CURE Reports - A New Lease on Life: Treatments Are Extending Life Expectancies for Myeloma Patients
Four new drugs, and novel treatment combinations, are further extending life expectancy for patients with multiple myeloma.
CURE magazine has recently published an informative and hopeful article about how myeloma treatments are extended life and quality of life more than ever. The article can be read in its entirety by clicking here. Highlights include the story of Carolyn Higgins who had MGUS (monoclonal gammopathy of undetermined significance), elevated M proteins that are not actually associated with myeloma, but may or may not lead to a diagnosis of this type of blood cancer.
She checked in with a doctor quarterly to monitor the protein levels, which continued to rise. Within six months, she was diagnosed with multiple myeloma. Her doctors gave her two to five years. That was almost nine years ago. Higgins has continued to live her life – exercising, going to church and hosting sleepovers for her granddaughters – with the help of two of the four new drugs approved by the U.S. Food and Drug Administration (FDA) in 2015 for the treatment of myeloma.

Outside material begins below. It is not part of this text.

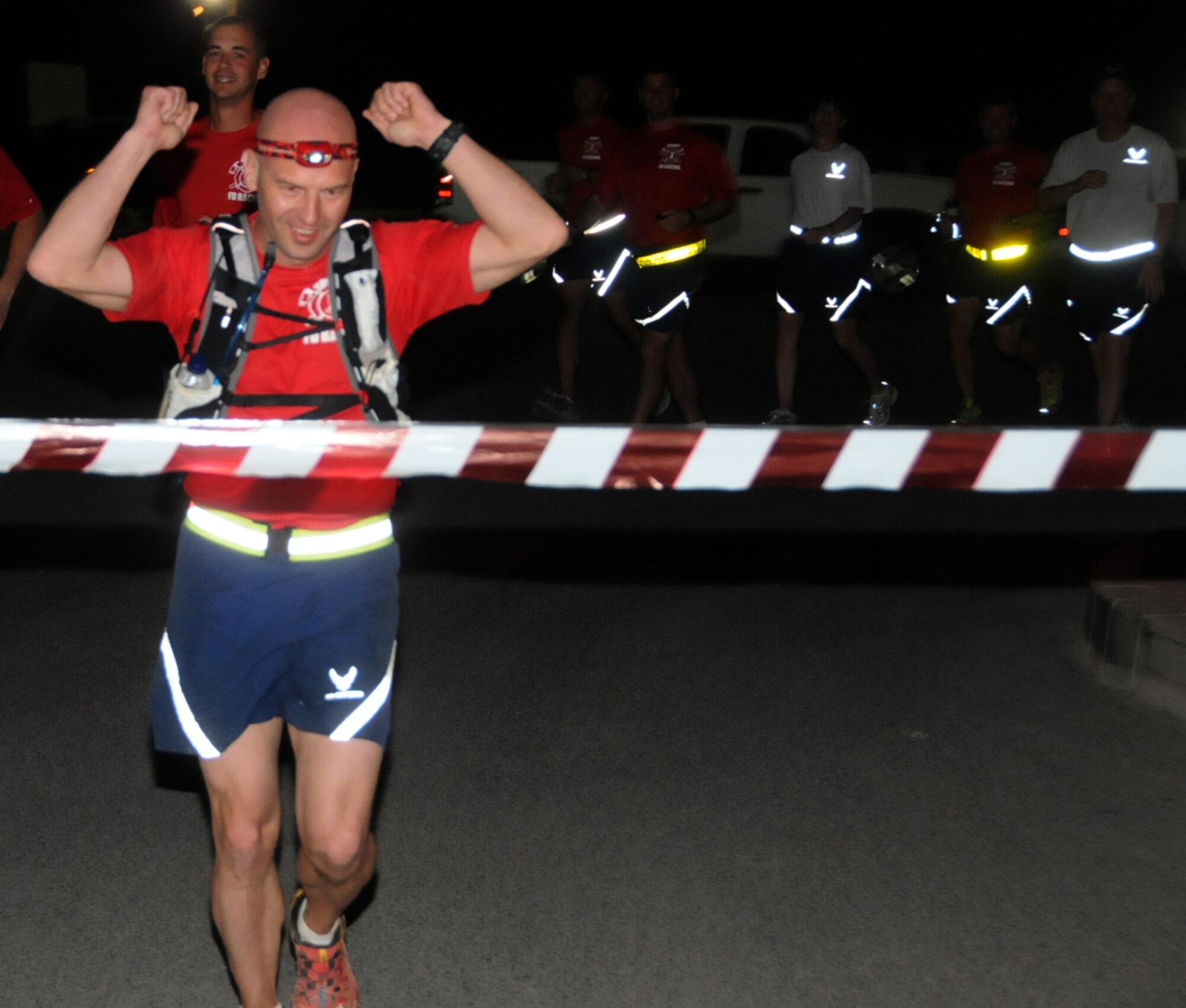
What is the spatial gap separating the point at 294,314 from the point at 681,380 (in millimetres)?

- Farydak (panobinostat), Empliciti (elotuzumab), Darzalex (daratumumab) and Ninlaro (ixazomib) all got the nod from the FDA last year. Each of the former three is the first in its class approved to treat multiple myeloma. The nature of myeloma treatment for many people who live with the disease is to stay on one therapy or drug combination for as long as it works and then switch to another. So while experts don’t yet consider the blood cancer curable, each new drug to hit the market has the potential to further extend the time that one can live with the condition. For many people, multiple myeloma is a chronic condition to be managed.
- “More patients are living longer. The number of patients at 10 years, even in complete remission, is steadily increasing,” says Sundar Jagannath, director of the Multiple Myeloma Program at Mount Sinai Hospital in New York City. “People who are diagnosed now, because these drugs were approved in 2015, can expect that their life expectancy has been improved by yet another year, so the median life expectancy will continuously go up.”
- Moreover, many patients are living not only longer, but better. Many of the newer drugs have fewer side effects, and delaying progression of the disease improves quality of life.
Multiple myeloma is considered stage 2 or higher when cancer levels increase and a person begins to have symptoms that require treatment. These symptoms may include bone damage, kidney problems or a dangerous buildup of protein in the organs called light chain amyloidosis. The goal of first-line treatment is to eliminate the myeloma cells and lower abnormal antibodies and associated proteins completely or almost completely. About 30 to 50 percent of people achieve that goal. Doctors choose drugs based on the stage of disease and the patient’s age and kidney function. While some drugs work alone, many drugs work best in combinations of two or more.
- A study presented in December at the American Society of Hematology’s annual meeting suggests that the three-drug combination of Velcade (bortezomib), Revlimid (lenalidomide) and dexamethasone is the best option as a first treatment for multiple myeloma.
- Two of the three proteasome inhibitors, Velcade and Kyprolis (carfilzomib), are IV drugs that patients must receive at an infusion center once or twice a week. Late last year, the FDA approved the first-ever oral drug in this class, Ninlaro, to be taken in combination with Revlimid and dexamethasone. The oral drug, which is approved for use in people who have already tried another medication, could improve quality of life for those who take it.“The incidence of neuropathy is significantly lower when you give an oral proteasome inhibitor,” says Sagar Lonial, chair of the Department of Hematology and Medical Oncology at Emory University School of Medicine and chief medical officer at Emory’s Winship Cancer Institute. Because it’s an oral drug, patients can take it on their own without weekly trips to a health care facility. This could make the drug a viable option as maintenance therapy for people at high risk for relapse. “There’s a lot of interest in using proteasome inhibitors in patients with high-risk myeloma. But you’ve got to come in the office. An oral drug that you could give once a week would be a lot easier,” says Lonial.
Revlimid is one of three immunomodulating agents, along with Thalomid (thalidomide) and Pomalyst (pomalidomide), approved for multiple myeloma. These drugs can help improve the immune system’s response to myeloma. Dexamethasone is a corticosteroid that can reduce inflammation, swelling and pain in places where myeloma is causing damage. Corticosteroids can enhance the effects of chemotherapy and immunomodulatory drugs. Alone, in high doses, they can fight myeloma directly. Corticosteroids can increase appetite, raise blood sugar and cause weight gain, sleep disturbance, irritability and hyperactivity.
While Velcade with Revlimid and dexamethasone is what many now consider the best first-line treatment for multiple myeloma, it doesn’t make stem cell transplant obsolete. “We’ve seen in clinical trials that remission duration is clearly better for patients who go on to have the transplant early after this medication regimen than for those who wait until relapse,” says Lonial.